• [Passage fourni]:

● ● ● ● ● ● ●

Déni d'équité dans la procédure

[29]            La Cour suprême du Canada, dans l'affaire Ward, a affirmé que le tribunal devait prendre en considération tous les motifs qui permettent de présenter une demande de statut de réfugié, même s'ils n'ont pas été soulevés par les demandeurs à l'audience. En l'espèce, le tribunal a omis de tenir compte d'une question qui a été soulevée à l'audience, au dire des demandeurs.

[30]            Le tribunal, selon les allégations, aurait omis de traiter de façon significative le principal argument des demandeurs ou la preuve présentée à son appui. Le tribunal a transformé l'argument dans une observation plus conventionnelle en s'appuyant sur les sanctions infligées en cas de retour après une sortie illégale, pour fonder la revendication. Ce risque était secondaire et il était présenté à titre d'argument supplémentaire, d'après les demandeurs.


[31]            La preuve pertinente et dûment présentée au tribunal comprenait des parties de la Convention relative aux droits de l'enfant et plusieurs instruments internationaux sur le trafic et les droits de la personne, en général. De plus, un renvoi particulier a été fait aux Directives de la Section du statut de réfugié applicables aux enfants qui revendiquent le statut de réfugié et au manuel du Haut-Commissariat aux droits de l'homme.

[32]            En ne tenant pas compte de la preuve et en omettant de répondre au principal argument des demandeurs, le tribunal les a privés de l'équité procédurale à laquelle ils avaient droit (Ioda c. M.E.I. (1993), 65 F.T.R. 166 (1re inst.).) Ils avaient certes droit à de l'équité procédurale, mais la présente Cour n'est pas convaincue que celle-ci leur ait été refusée.

5. Observations du défendeur

[33]            Le tribunal a fait la détermination suivante en ce qui concerne les demandeurs :


En ce qui concerne les seize revendications conjointes qui nous occupent, on n'a réussi qu'à établir une mince possibilité que les revendicateurs aient des opinions politiques ou des pratiques religieuses ou qu'ils appartiennent à un groupe social particulier, que ces éléments soient réels ou perçus, qui sont contraires à ceux du gouvernement chinois. De plus, dans les présents motifs, il deviendra clair comme de l'eau de roche que la sortie illégale proprement dite ne constitue pas une prise de position politique de la part de ces revendicateurs, mais qu'il s'agit plutôt d'un acte motivé principalement par leurs considérations économiques et celles de leur famille.

                                                                              (Dossier des demandeurs, p. 20, motifs, p. 11)

● ● ● ● ● ● ●

• [Relevé des lignes]:
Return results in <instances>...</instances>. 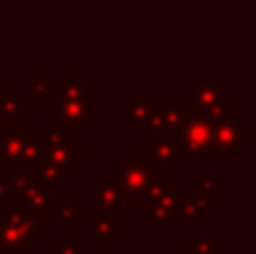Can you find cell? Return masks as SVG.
<instances>
[{
  "label": "cell",
  "instance_id": "6da1fadb",
  "mask_svg": "<svg viewBox=\"0 0 256 254\" xmlns=\"http://www.w3.org/2000/svg\"><path fill=\"white\" fill-rule=\"evenodd\" d=\"M112 178L122 192V202L124 205H142L146 200V194L162 176L155 174L153 166L146 162V158L140 153H124L117 164H112Z\"/></svg>",
  "mask_w": 256,
  "mask_h": 254
},
{
  "label": "cell",
  "instance_id": "7a4b0ae2",
  "mask_svg": "<svg viewBox=\"0 0 256 254\" xmlns=\"http://www.w3.org/2000/svg\"><path fill=\"white\" fill-rule=\"evenodd\" d=\"M212 135H214L212 122L204 115L189 112L182 128L173 135L176 162H184V164L204 162V158L212 153Z\"/></svg>",
  "mask_w": 256,
  "mask_h": 254
},
{
  "label": "cell",
  "instance_id": "3957f363",
  "mask_svg": "<svg viewBox=\"0 0 256 254\" xmlns=\"http://www.w3.org/2000/svg\"><path fill=\"white\" fill-rule=\"evenodd\" d=\"M0 162H7L9 169L38 166L43 162V135L22 130L20 126H9L0 133Z\"/></svg>",
  "mask_w": 256,
  "mask_h": 254
},
{
  "label": "cell",
  "instance_id": "277c9868",
  "mask_svg": "<svg viewBox=\"0 0 256 254\" xmlns=\"http://www.w3.org/2000/svg\"><path fill=\"white\" fill-rule=\"evenodd\" d=\"M142 220L146 225H182L180 210V192L173 182L158 180L146 194V200L142 202Z\"/></svg>",
  "mask_w": 256,
  "mask_h": 254
},
{
  "label": "cell",
  "instance_id": "5b68a950",
  "mask_svg": "<svg viewBox=\"0 0 256 254\" xmlns=\"http://www.w3.org/2000/svg\"><path fill=\"white\" fill-rule=\"evenodd\" d=\"M43 162H50L63 176H68L74 169V164L84 162V146L81 142H76L72 133L52 126L43 135Z\"/></svg>",
  "mask_w": 256,
  "mask_h": 254
},
{
  "label": "cell",
  "instance_id": "8992f818",
  "mask_svg": "<svg viewBox=\"0 0 256 254\" xmlns=\"http://www.w3.org/2000/svg\"><path fill=\"white\" fill-rule=\"evenodd\" d=\"M52 126L63 128L68 133H90L94 124L92 115V102L84 99H61L52 97Z\"/></svg>",
  "mask_w": 256,
  "mask_h": 254
},
{
  "label": "cell",
  "instance_id": "52a82bcc",
  "mask_svg": "<svg viewBox=\"0 0 256 254\" xmlns=\"http://www.w3.org/2000/svg\"><path fill=\"white\" fill-rule=\"evenodd\" d=\"M186 115L189 110L182 102H153L146 130L150 135H176L184 124Z\"/></svg>",
  "mask_w": 256,
  "mask_h": 254
},
{
  "label": "cell",
  "instance_id": "ba28073f",
  "mask_svg": "<svg viewBox=\"0 0 256 254\" xmlns=\"http://www.w3.org/2000/svg\"><path fill=\"white\" fill-rule=\"evenodd\" d=\"M40 216H34L32 212H27L20 202H7V205L0 207V223H7L20 234V238L27 246H38L43 241V234H40Z\"/></svg>",
  "mask_w": 256,
  "mask_h": 254
},
{
  "label": "cell",
  "instance_id": "9c48e42d",
  "mask_svg": "<svg viewBox=\"0 0 256 254\" xmlns=\"http://www.w3.org/2000/svg\"><path fill=\"white\" fill-rule=\"evenodd\" d=\"M122 232H124L122 207L92 205V243L94 246H110Z\"/></svg>",
  "mask_w": 256,
  "mask_h": 254
},
{
  "label": "cell",
  "instance_id": "30bf717a",
  "mask_svg": "<svg viewBox=\"0 0 256 254\" xmlns=\"http://www.w3.org/2000/svg\"><path fill=\"white\" fill-rule=\"evenodd\" d=\"M225 90L227 84L222 79L218 81H196V86L184 94V106L189 112H198L204 115L214 106H218L220 102H225Z\"/></svg>",
  "mask_w": 256,
  "mask_h": 254
},
{
  "label": "cell",
  "instance_id": "8fae6325",
  "mask_svg": "<svg viewBox=\"0 0 256 254\" xmlns=\"http://www.w3.org/2000/svg\"><path fill=\"white\" fill-rule=\"evenodd\" d=\"M142 156L146 158L155 174L164 178L176 169V146H173V135H153L148 142H144Z\"/></svg>",
  "mask_w": 256,
  "mask_h": 254
},
{
  "label": "cell",
  "instance_id": "7c38bea8",
  "mask_svg": "<svg viewBox=\"0 0 256 254\" xmlns=\"http://www.w3.org/2000/svg\"><path fill=\"white\" fill-rule=\"evenodd\" d=\"M245 122H225L214 126L212 151L216 153H236L245 151Z\"/></svg>",
  "mask_w": 256,
  "mask_h": 254
},
{
  "label": "cell",
  "instance_id": "4fadbf2b",
  "mask_svg": "<svg viewBox=\"0 0 256 254\" xmlns=\"http://www.w3.org/2000/svg\"><path fill=\"white\" fill-rule=\"evenodd\" d=\"M180 210H182L184 223L202 225L207 220V216H212L216 212V198L202 196L198 192L180 194Z\"/></svg>",
  "mask_w": 256,
  "mask_h": 254
},
{
  "label": "cell",
  "instance_id": "5bb4252c",
  "mask_svg": "<svg viewBox=\"0 0 256 254\" xmlns=\"http://www.w3.org/2000/svg\"><path fill=\"white\" fill-rule=\"evenodd\" d=\"M18 200H20V205L25 207L27 212H32L34 216H40V218H43V216L50 212V207L54 205V194H52V187H50L48 182L38 180V182L32 184L22 196H18Z\"/></svg>",
  "mask_w": 256,
  "mask_h": 254
},
{
  "label": "cell",
  "instance_id": "9a60e30c",
  "mask_svg": "<svg viewBox=\"0 0 256 254\" xmlns=\"http://www.w3.org/2000/svg\"><path fill=\"white\" fill-rule=\"evenodd\" d=\"M148 112H150V104L146 102L144 92L135 90L130 99H126L122 104V117L126 124L132 126L135 133H144L146 130V122H148Z\"/></svg>",
  "mask_w": 256,
  "mask_h": 254
},
{
  "label": "cell",
  "instance_id": "2e32d148",
  "mask_svg": "<svg viewBox=\"0 0 256 254\" xmlns=\"http://www.w3.org/2000/svg\"><path fill=\"white\" fill-rule=\"evenodd\" d=\"M32 110V102H22L18 90H7L0 94V124L18 126L20 124L22 112Z\"/></svg>",
  "mask_w": 256,
  "mask_h": 254
},
{
  "label": "cell",
  "instance_id": "e0dca14e",
  "mask_svg": "<svg viewBox=\"0 0 256 254\" xmlns=\"http://www.w3.org/2000/svg\"><path fill=\"white\" fill-rule=\"evenodd\" d=\"M92 194H94V205L124 207V202H122V192H120V187H117L110 171H104L102 178L92 184Z\"/></svg>",
  "mask_w": 256,
  "mask_h": 254
},
{
  "label": "cell",
  "instance_id": "ac0fdd59",
  "mask_svg": "<svg viewBox=\"0 0 256 254\" xmlns=\"http://www.w3.org/2000/svg\"><path fill=\"white\" fill-rule=\"evenodd\" d=\"M92 81L86 79L79 70L72 72V76L68 81H63L61 88L54 90V97L61 99H84V102H92Z\"/></svg>",
  "mask_w": 256,
  "mask_h": 254
},
{
  "label": "cell",
  "instance_id": "d6986e66",
  "mask_svg": "<svg viewBox=\"0 0 256 254\" xmlns=\"http://www.w3.org/2000/svg\"><path fill=\"white\" fill-rule=\"evenodd\" d=\"M48 214L54 225H81L84 223V205L81 202H54Z\"/></svg>",
  "mask_w": 256,
  "mask_h": 254
},
{
  "label": "cell",
  "instance_id": "ffe728a7",
  "mask_svg": "<svg viewBox=\"0 0 256 254\" xmlns=\"http://www.w3.org/2000/svg\"><path fill=\"white\" fill-rule=\"evenodd\" d=\"M30 90H32V99H30V102H36V104L52 102V97H54L52 86H50V81L45 79L40 70H32V74H30Z\"/></svg>",
  "mask_w": 256,
  "mask_h": 254
},
{
  "label": "cell",
  "instance_id": "44dd1931",
  "mask_svg": "<svg viewBox=\"0 0 256 254\" xmlns=\"http://www.w3.org/2000/svg\"><path fill=\"white\" fill-rule=\"evenodd\" d=\"M194 182H196V192L202 194V196L216 198L227 192L225 182H220L218 178H214V176H209V174H202V171H196L194 174Z\"/></svg>",
  "mask_w": 256,
  "mask_h": 254
},
{
  "label": "cell",
  "instance_id": "7402d4cb",
  "mask_svg": "<svg viewBox=\"0 0 256 254\" xmlns=\"http://www.w3.org/2000/svg\"><path fill=\"white\" fill-rule=\"evenodd\" d=\"M204 117H207L214 126L225 124V122H234L236 120V104L230 102V99H225V102H220L218 106H214L209 112H204Z\"/></svg>",
  "mask_w": 256,
  "mask_h": 254
},
{
  "label": "cell",
  "instance_id": "603a6c76",
  "mask_svg": "<svg viewBox=\"0 0 256 254\" xmlns=\"http://www.w3.org/2000/svg\"><path fill=\"white\" fill-rule=\"evenodd\" d=\"M182 254H216V236L214 234H204V236H196L184 246Z\"/></svg>",
  "mask_w": 256,
  "mask_h": 254
},
{
  "label": "cell",
  "instance_id": "cb8c5ba5",
  "mask_svg": "<svg viewBox=\"0 0 256 254\" xmlns=\"http://www.w3.org/2000/svg\"><path fill=\"white\" fill-rule=\"evenodd\" d=\"M50 252H52V254H81V252H84V248L74 241V236H72V234H63V236L58 238V243H54V246H52V250H50Z\"/></svg>",
  "mask_w": 256,
  "mask_h": 254
},
{
  "label": "cell",
  "instance_id": "d4e9b609",
  "mask_svg": "<svg viewBox=\"0 0 256 254\" xmlns=\"http://www.w3.org/2000/svg\"><path fill=\"white\" fill-rule=\"evenodd\" d=\"M14 194H12V182H9V171H0V207L12 202Z\"/></svg>",
  "mask_w": 256,
  "mask_h": 254
},
{
  "label": "cell",
  "instance_id": "484cf974",
  "mask_svg": "<svg viewBox=\"0 0 256 254\" xmlns=\"http://www.w3.org/2000/svg\"><path fill=\"white\" fill-rule=\"evenodd\" d=\"M7 90H12V84H9V79H4V76L0 74V94L7 92Z\"/></svg>",
  "mask_w": 256,
  "mask_h": 254
},
{
  "label": "cell",
  "instance_id": "4316f807",
  "mask_svg": "<svg viewBox=\"0 0 256 254\" xmlns=\"http://www.w3.org/2000/svg\"><path fill=\"white\" fill-rule=\"evenodd\" d=\"M0 171H2V162H0Z\"/></svg>",
  "mask_w": 256,
  "mask_h": 254
}]
</instances>
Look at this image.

● ● ● ● ● ● ●

• [Problème à résoudre]:
Transcrivez, dans le passage fourni, la portion qui va de « En ce qui concerne les seize » jusqu'à « de leur famille. » inclusivement. Les lignes n'ont aucune incidence sur cet exercice.

• [Résultat de l'exercice]:
En ce qui concerne les seize revendications conjointes qui nous occupent, on n'a réussi qu'à établir une mince possibilité que les revendicateurs aient des opinions politiques ou des pratiques religieuses ou qu'ils appartiennent à un groupe social particulier, que ces éléments soient réels ou perçus, qui sont contraires à ceux du gouvernement chinois. De plus, dans les présents motifs, il deviendra clair comme de l'eau de roche que la sortie illégale proprement dite ne constitue pas une prise de position politique de la part de ces revendicateurs, mais qu'il s'agit plutôt d'un acte motivé principalement par leurs considérations économiques et celles de leur famille.